BRIDGE data compatibility checklist

Requirements figure. A BRIDGE-compatible dataset needs a supported file format, required identifier columns, correctly named datapoint columns, consistent table naming, matching annotation, and compatible processed cache objects if those are provided.

Help: how to use this checklist

Before troubleshooting the app, check the dataset against this diagram from left to right. Most loading and empty-plot issues come from missing identifiers, table names that do not match the selected species, annotation metadata problems, or datapoint columns that do not follow the replicate suffix pattern.

Datapoint naming example:

X6.hpf_1

Avoid extra underscores in datapoint names. Use dots or dashes for additional separators.

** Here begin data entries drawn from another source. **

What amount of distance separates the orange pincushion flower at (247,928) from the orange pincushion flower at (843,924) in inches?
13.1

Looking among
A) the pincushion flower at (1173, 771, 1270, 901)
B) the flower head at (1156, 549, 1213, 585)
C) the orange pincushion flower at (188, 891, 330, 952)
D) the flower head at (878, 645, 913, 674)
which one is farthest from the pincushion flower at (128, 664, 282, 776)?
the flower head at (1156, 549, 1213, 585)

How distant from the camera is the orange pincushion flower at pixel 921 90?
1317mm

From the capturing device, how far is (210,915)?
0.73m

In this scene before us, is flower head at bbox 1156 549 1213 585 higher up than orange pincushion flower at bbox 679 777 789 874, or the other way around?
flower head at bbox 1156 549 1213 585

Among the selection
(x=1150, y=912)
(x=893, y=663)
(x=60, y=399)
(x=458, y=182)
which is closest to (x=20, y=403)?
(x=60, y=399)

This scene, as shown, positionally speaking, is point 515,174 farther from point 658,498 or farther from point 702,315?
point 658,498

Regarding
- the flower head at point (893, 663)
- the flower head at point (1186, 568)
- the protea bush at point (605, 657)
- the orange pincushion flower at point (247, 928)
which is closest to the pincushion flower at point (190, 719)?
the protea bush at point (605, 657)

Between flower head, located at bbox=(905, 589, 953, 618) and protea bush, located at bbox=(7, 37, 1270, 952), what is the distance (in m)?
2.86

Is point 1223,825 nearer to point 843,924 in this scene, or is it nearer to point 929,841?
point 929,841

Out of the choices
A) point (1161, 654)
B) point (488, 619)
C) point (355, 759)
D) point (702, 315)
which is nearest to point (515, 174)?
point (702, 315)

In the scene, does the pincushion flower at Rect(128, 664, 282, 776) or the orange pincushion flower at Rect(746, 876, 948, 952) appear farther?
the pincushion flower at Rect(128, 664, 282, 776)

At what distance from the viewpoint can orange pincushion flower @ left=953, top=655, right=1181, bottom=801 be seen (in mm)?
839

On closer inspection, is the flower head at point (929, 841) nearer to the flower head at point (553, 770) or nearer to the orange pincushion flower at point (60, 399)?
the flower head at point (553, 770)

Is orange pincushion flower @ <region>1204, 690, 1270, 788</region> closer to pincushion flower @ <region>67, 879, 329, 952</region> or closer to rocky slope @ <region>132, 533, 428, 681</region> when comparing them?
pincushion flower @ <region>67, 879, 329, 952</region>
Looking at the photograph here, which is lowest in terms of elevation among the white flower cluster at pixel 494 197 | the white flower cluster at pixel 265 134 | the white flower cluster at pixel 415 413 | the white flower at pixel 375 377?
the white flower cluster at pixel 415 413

Data table naming example:

zebrafish_proteomics_test_1

Annotation table naming:

<species>_annotation_<version>

Example:

zebrafish_annotation_GRCz11

Required annotation columns:

  • Gene_ID
  • Gene_Name
  • Chromosome
  • Gene_Start
  • Gene_End
  • Gene_Type
  • Strand

Quick validation checklist:

  • Identifier columns exist and are non-empty.
  • Phosphoproteomics includes pepG.
  • Table names follow required format.
  • Species prefix matches between data and annotation tables.
  • Datapoint columns follow replicate naming pattern.